At first glance, our tradition’s most curious blessing is HaMotzi, which we say before consuming a meal with bread. Consider the literal translation of the Hebrew: “We praise You, Sovereign of the Cosmos, who brings forth bread from the earth.” Odd, for even a young child knows that God does not “bring forth bread from the earth.” God, as it were, makes wheat. It is up to us to grind that wheat into flour and then bake it into bread.
But the Rabbis teach that this divine/human partnership is the whole point of the blessing. Bread is the paradigmatic Jewish food, the one that turns a nosh into a meal, because it points to the true nature of creation: God provides the raw materials, but what we do with them, for good or ill, is up to us.

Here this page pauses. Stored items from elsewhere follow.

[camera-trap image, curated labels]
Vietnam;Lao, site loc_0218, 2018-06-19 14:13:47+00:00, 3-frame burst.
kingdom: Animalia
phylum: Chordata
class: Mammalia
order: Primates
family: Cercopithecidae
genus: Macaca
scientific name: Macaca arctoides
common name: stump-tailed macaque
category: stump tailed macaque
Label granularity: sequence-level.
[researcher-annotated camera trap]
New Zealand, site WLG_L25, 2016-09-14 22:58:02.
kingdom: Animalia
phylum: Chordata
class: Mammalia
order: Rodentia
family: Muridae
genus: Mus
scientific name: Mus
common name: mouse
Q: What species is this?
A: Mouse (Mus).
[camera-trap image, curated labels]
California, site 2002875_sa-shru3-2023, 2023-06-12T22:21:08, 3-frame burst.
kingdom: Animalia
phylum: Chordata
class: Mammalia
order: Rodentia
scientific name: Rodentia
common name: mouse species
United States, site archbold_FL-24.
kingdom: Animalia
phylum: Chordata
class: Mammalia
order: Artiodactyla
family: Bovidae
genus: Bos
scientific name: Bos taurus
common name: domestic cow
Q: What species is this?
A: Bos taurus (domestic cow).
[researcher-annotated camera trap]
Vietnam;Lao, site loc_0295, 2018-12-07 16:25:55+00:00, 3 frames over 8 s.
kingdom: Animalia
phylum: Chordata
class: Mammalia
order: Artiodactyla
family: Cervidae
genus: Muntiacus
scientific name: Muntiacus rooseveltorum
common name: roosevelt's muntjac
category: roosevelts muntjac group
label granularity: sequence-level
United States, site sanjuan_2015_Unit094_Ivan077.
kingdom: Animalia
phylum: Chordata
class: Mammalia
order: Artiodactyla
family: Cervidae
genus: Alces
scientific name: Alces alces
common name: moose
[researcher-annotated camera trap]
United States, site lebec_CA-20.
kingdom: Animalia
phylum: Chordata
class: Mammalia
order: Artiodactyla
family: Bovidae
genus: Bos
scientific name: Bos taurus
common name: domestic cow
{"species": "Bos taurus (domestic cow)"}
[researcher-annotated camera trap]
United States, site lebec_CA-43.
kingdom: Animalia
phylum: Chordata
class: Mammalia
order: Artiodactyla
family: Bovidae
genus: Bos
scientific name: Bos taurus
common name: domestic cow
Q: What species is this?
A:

With this in mind, let us turn to this week’s Torah portion, Vayeshev, and an insight from the Hasidic commentator Mei HaShiloach. His focus is on dreams, which lie at the heart of the parasha, which features Joseph as both a dreamer and a dream interpreter. Mei HaShiloach teaches: “All things of the world are like a dream that needs interpretation. ‘Bread’ (lechem) is a word made of the same Hebrew letters as ‘dream’ (chalom). This is because both bread and dreams must be ‘interpreted’ as must all things from which we derive benefit.”
What is Mei HaShiloach saying? That for Joseph—and for us—dreams, like wheat, constitute a sort of starting point, but what matters more than the “ingredients” with which we begin is what we make with those ingredients.
By way of example, our tradition offers a little-known ceremony called hatavat chalom in which a person can transform a troubling and seemingly nightmarish dream into a good one by convening three witnesses and declaring in front of them: “Master of the Universe: I have dreamed a dream and do not know what it is. . . May it be your will that all my dreams shall be for good. If they are good dreams, strengthen and reinforce them. But if they require healing, heal them. As you have transformed the curse of Balaam from a curse to a blessing, so shall you transform all of my dreams to good. . .” The witnesses then proclaim the dream a good one, thereby nullifying all of its ill effects.
What a beautiful model this offers us all, and not just in our dreams! Life is less about what happens to us than how we consciously choose to respond to our fate. May we find the strength and courage to interpret our dreams—and the events and choices of our waking life, enjoyable and difficult alike—for blessing.